Proposals consisting of the following elements should be submitted for consideration by the Law Commission of Canada at projects-projets@lcc-cdc.gc.ca:
- A tentative title and 300-word abstract for the proposed Beyond Tomorrow Report;
- A 1,000-word outline and summary of the proposed report;
- A 250-word description of the complementary community outreach module;
- A preliminary bibliography of between 5 and 10 pertinent sources for each author;
- A current CV for the author (or for each co-author);
- A list of up to 5 of the author’s (or of each co-author’s) publications relevant to this work.
Selection Process
Proposals will be evaluated by a project-specific advisory panel of the Law Commission of Canada.

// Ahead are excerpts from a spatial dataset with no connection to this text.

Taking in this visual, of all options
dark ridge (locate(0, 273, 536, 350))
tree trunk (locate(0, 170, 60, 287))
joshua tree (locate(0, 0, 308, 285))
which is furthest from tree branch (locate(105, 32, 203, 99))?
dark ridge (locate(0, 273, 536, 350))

Review will take place on a rolling basis, with the aim of commissioning Beyond Tomorrow Reports at least twice a year.
Evaluation of proposals and the commissioning of Beyond Tomorrow Reports will be guided by the Law Commission’s framework, notably:
- the Law Commission’s three-part raison d’être – living law, pursuing justice, renewing hope;
- the four-point compass of the Law Commission’s work – “Dream, Repair, Build, Share”; and
- the Law Commission’s “Intersections” framework for law and law reform, shaped by co-existing and interacting substantive domains, structures, systems and jurisdictions.
To be considered, a proposal to contribute a Beyond Tomorrow Report should demonstrate:
- Ambition and capacity to explore underexamined issues and sites in law.
- Embrace of complexity of the issues at stake and an ability to explain and work with that complexity (including dimensions along a spectrum from global to local).
- Research methodology that integrates multiple disciplines, sectors and/or legal traditions.
- Commitment to articulating reform pathways in the ongoing evolution of law.
- A plan for public engagement in the form of a partnership or outreach activity including at least one community-based actor.
For further context on the LCC, potential contributors are directed to Part II (Rebuild, Resituate, Reimagine) of the Law Commission Reflection Paper: Recall to Reimagine: (Re)Creating the Law Commission of Canada – Se souvenir pour réinventer : la (ré)création de la Commission du droit du Canada (Ottawa: Law Commission of Canada, 2024).
The LCC aims to notify applicants of its decision within 6-8 weeks of receipt of a submitted proposal.
Upon being commissioned to produce a Report, authors are expected to submit a complete draft to the LCC within six months.